A stack of Docker services is deployed for each species, from an input yaml file describing the data.
See examples/example.yml for an example of what information can be described and the correct formatting of this input file.
The services currently deployed are:

Chado database
Tripal: database interface and hub to all applications
Elasticsearch: searching service used in Tripal
JBrowse: genome browser
Nginx proxy: page to download the data files
Blast (optional): BLAST interface to query the data
Galaxy: data loading orchestrator for administrators

A GGA environment is deployed for each different species at https://hostname/sp/genus_species/.
Multiple strains can have the same species and are deployed in the same GGA environment.

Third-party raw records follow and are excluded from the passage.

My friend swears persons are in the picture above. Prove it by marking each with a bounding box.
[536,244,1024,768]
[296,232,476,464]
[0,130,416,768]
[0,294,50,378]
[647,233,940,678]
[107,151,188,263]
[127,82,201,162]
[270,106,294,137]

Figure : Schematic representation of a set of Docker containers deployed with
GGA for typical genomes. Cuboids represent Docker containers. Hexagons represent different
sets of Docker containers. Blue arrows represent HTTP traffic. Gray arrows represent
data exchange performed using Galaxy tools. Black arrows represent data exchange
inherent in applications.

Requirements
To run the gga_load_data tools, Python 3.6 and the packages listed in requirements.txt are required.
To deploy the GGA Docker services, one or multiple hosts machines are required with Docker installed,
and a swarm (for cluster management and orchestration).